## PASSAGE TO READ
Ollie Devoto
- Born: Oliver Jonathan Devoto 22 September 1993 (age 32) Yeovil, England
- Height: 1.91 m (6 ft 3 in)
- Weight: 103 kg (16 st 3 lb; 227 lb)
- School: The Gryphon School Bryanston School
- Occupation: Professional rugby union player

Rugby union career
- Position(s): Centre, Fly-half, Full-back

Amateur team(s)
- Years: Team / Apps / (Points)
- 2000–2012: Sherborne RFC

Senior career
- Years: Team / Apps / (Points)
- 2012–2016: Bath / 85 / (60)
- 2016–2024: Exeter Chiefs / 127 / (110)
- 2025–2026: Chicago Hounds / 24 / (30)
- Correct as of 22 June 2026

International career
- Years: Team / Apps / (Points)
- 2013: England U20 / 7 / (8)
- 2015–2016: England A / 3 / (5)
- 2016–2020: England / 2 / (0)
- Correct as of 2 February 2020

= Ollie Devoto =

England international rugby union player

Oliver Jonathan Devoto (born 22 September 1993) is an English former rugby union player. His position was as a utility back primarily at centre. He made two appearances at international level for England.

==Early life==
Devoto was born in Yeovil, Somerset and grew up in Sherborne in Dorset. The Devoto surname is of Ligurian origin. He was educated at The Gryphon School in Sherborne. Devoto started playing for his local club Sherborne RFC from when he was seven years old and stayed there through all of their age groups. While with Sherborne, Devoto represented Dorset & Wiltshire at under-16 and under-18 levels and played for the South West under-16 side. He was picked up by the Bath Rugby academy at the age of sixteen, and was granted a sixth form scholarship at Bryanston School.

==Club career==
===Bath Rugby: 2012–2016===
An injury crisis during the 2012–13 season amongst Bath's backs saw Devoto promoted to the 1st XV squad, and he made his first team debut as a substitute in Bath's Premiership match against London Wasps on 8 September 2012.

On 1 March 2013, Devoto joined RFU Championship side Cornish Pirates on a dual-registration deal but didn't make an appearance for the Penzance-based club.

## OBJECTIVES
1. In the Ollie Devoto article, at what age did the Bath Rugby academy pick him up?
2. Name every team in the international career section of the Ollie Devoto article.
3. Keep writing the Ollie Devoto article from the point where it ends.

## DATASET EXCERPTS
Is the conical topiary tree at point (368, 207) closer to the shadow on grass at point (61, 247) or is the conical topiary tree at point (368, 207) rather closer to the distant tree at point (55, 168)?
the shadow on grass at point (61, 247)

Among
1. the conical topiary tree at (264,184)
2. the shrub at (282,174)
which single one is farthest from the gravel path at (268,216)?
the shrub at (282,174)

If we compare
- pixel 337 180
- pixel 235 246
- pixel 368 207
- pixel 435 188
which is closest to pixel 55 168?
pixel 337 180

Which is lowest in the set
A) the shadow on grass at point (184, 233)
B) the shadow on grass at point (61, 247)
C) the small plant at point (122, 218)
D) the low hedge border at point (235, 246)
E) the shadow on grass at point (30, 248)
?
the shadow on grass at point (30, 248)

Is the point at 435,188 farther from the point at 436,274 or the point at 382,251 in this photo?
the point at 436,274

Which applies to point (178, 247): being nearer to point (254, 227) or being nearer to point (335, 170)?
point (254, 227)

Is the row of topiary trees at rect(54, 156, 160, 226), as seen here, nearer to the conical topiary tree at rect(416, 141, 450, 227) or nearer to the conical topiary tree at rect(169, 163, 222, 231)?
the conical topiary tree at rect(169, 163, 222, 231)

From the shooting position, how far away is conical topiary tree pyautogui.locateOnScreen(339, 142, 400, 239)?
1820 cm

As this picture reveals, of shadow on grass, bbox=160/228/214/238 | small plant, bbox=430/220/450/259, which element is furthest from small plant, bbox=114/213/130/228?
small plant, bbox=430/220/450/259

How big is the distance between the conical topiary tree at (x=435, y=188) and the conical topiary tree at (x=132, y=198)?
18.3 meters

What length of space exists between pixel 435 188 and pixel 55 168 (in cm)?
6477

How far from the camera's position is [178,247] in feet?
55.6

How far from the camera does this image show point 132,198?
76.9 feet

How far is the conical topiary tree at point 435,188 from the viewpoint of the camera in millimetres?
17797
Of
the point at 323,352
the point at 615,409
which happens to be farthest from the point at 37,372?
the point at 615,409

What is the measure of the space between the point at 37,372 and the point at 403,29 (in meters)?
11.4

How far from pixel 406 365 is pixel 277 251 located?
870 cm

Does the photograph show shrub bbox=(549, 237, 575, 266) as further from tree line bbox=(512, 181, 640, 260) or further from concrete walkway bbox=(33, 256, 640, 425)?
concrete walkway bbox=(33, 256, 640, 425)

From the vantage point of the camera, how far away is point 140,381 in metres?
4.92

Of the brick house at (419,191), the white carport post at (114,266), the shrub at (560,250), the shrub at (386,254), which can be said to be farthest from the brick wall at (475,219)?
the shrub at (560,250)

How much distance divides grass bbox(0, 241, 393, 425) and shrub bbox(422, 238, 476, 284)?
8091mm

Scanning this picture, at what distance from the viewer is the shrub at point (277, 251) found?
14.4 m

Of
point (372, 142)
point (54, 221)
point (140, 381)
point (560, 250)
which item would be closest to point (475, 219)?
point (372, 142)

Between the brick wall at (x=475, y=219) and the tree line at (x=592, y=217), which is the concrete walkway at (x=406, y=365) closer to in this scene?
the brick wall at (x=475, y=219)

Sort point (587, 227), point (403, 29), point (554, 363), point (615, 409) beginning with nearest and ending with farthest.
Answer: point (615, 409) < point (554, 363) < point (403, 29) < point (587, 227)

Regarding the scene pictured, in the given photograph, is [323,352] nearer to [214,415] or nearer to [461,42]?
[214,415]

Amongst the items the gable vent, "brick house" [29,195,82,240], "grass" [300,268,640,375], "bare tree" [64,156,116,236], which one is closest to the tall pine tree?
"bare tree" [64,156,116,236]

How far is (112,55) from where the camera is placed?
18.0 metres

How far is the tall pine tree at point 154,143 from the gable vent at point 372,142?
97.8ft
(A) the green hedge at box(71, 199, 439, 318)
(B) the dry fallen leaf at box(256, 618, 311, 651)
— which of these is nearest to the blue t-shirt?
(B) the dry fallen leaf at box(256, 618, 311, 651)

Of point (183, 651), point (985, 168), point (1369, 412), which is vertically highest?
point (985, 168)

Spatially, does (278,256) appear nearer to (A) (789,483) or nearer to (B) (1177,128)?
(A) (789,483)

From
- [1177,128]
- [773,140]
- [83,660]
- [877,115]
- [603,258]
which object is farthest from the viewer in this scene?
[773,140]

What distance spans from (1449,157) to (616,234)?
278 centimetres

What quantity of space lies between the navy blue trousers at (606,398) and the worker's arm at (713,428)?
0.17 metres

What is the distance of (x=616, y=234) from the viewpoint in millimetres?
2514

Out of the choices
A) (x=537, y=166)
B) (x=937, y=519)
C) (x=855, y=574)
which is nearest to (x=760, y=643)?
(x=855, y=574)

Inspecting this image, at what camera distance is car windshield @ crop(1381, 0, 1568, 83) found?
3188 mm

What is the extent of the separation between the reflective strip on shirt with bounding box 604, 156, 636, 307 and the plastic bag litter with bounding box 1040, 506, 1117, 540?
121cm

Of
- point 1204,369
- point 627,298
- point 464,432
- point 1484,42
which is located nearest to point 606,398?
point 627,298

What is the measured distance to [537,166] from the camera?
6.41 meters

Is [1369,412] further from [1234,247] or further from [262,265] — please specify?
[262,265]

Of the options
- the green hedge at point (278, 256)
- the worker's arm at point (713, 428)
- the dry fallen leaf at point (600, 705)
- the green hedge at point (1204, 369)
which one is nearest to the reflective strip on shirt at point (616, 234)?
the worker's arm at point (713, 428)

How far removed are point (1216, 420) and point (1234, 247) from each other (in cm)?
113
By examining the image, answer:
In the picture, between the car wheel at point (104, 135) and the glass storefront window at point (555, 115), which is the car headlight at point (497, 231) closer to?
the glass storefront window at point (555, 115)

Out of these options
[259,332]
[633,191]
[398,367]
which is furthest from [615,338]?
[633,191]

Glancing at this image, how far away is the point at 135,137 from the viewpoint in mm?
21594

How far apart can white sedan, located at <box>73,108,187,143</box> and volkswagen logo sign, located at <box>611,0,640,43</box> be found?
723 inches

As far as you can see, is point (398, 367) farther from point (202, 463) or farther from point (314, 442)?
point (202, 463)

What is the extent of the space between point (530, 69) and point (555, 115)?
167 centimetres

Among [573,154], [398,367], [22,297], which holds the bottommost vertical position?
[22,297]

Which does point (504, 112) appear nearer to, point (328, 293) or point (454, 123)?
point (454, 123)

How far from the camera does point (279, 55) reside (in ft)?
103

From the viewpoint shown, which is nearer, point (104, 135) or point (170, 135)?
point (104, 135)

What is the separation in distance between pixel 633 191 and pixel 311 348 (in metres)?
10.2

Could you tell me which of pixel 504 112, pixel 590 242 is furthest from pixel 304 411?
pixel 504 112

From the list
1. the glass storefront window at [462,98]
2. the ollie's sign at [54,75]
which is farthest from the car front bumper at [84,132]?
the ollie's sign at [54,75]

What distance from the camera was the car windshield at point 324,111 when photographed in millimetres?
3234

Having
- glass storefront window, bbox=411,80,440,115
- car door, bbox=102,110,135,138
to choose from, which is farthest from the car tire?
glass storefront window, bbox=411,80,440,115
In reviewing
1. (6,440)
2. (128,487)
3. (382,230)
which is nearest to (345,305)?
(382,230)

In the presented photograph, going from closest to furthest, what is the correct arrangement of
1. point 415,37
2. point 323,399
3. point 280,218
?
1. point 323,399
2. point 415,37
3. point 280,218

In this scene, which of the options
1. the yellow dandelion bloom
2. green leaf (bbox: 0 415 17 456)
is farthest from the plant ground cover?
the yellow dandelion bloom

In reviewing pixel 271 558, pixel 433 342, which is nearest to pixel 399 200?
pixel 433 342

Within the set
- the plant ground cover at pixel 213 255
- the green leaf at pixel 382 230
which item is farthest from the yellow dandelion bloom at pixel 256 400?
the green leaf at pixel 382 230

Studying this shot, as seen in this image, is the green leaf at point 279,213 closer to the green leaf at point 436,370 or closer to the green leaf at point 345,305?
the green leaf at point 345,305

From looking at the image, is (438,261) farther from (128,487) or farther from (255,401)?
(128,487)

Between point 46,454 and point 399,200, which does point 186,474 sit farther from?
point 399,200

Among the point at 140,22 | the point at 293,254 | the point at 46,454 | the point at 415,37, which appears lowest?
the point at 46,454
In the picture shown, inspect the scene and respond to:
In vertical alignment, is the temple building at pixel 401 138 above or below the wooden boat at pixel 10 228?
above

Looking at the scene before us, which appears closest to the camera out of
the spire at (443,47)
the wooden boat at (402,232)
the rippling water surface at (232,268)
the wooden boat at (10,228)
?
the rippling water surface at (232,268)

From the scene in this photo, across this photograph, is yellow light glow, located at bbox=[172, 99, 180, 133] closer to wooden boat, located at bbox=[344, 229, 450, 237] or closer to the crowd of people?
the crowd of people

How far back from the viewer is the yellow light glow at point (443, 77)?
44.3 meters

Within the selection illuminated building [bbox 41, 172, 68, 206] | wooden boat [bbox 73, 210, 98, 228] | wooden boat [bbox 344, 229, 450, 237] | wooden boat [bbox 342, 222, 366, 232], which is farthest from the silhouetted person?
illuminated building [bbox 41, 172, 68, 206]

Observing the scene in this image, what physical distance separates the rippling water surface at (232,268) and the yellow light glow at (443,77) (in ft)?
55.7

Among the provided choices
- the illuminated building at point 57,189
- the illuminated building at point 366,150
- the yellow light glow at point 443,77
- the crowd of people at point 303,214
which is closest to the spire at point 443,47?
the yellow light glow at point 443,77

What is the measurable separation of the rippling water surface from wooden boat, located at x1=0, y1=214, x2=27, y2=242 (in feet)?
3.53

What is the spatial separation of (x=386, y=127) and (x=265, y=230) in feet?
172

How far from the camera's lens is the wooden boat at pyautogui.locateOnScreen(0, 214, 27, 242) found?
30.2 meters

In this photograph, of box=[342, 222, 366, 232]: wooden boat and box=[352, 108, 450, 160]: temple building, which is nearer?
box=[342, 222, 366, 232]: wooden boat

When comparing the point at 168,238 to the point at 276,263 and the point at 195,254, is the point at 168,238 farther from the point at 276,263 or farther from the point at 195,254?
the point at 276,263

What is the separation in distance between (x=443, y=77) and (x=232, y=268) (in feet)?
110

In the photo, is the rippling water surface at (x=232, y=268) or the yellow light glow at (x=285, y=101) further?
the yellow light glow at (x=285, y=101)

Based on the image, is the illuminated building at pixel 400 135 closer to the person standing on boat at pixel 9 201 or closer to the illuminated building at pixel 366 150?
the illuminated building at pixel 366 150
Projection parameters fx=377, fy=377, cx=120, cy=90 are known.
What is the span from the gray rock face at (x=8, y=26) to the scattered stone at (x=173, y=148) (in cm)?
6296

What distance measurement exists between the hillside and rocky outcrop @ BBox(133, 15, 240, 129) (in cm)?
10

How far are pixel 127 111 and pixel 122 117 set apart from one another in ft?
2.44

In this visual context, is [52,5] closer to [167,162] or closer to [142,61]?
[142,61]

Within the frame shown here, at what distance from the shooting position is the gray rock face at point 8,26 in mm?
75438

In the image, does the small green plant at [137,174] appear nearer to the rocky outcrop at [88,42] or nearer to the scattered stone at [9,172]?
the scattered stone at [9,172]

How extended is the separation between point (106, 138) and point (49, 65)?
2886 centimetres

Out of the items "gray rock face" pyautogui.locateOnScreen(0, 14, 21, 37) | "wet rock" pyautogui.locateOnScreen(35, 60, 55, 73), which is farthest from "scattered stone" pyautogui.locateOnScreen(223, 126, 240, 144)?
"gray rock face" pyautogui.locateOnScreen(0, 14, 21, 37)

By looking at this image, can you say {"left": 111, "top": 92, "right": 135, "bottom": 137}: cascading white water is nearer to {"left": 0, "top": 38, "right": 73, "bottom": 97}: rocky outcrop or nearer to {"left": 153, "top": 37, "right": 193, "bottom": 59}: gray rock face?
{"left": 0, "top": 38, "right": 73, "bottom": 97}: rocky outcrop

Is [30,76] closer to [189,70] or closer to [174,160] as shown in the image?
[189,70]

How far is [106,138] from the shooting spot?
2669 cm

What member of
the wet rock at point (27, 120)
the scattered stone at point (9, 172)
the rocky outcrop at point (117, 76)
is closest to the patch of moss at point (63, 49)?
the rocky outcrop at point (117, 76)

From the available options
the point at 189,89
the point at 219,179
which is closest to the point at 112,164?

## SOLVED PROBLEMS
1. He was sixteen.

2. England U20, England A, England

3.
In March 2014, Devoto was named 2014 LV= breakthrough player for his performances in the 2014–15 LV Cup, as part of the award his former club Sherborne RFC received a £1,000 donation.

Devoto played for the vast majority of Bath's 2015 Premiership final loss to Saracens, replacing the injured Anthony Watson after seven minutes.

===Exeter Chiefs: 2016–2024===
On 15 January 2016 it was announced that Devoto had signed for fellow Premiership side Exeter Chiefs on a three-year contract. In his first season at the club he started in the 2016–17 Premiership Rugby final as Exeter defeated Wasps to become champions of England for the first time in their history. The following season he was a member of the side that won the last edition of the Anglo-Welsh Cup beating former team Bath in the final.

Devoto came off the bench as a substitute during the 2020 European Rugby Champions Cup final as Exeter defeated Racing 92 to become champions of Europe. A week later he started in the 2019–20 Premiership Rugby final as Exeter overcame Wasps to complete an historic league and European double.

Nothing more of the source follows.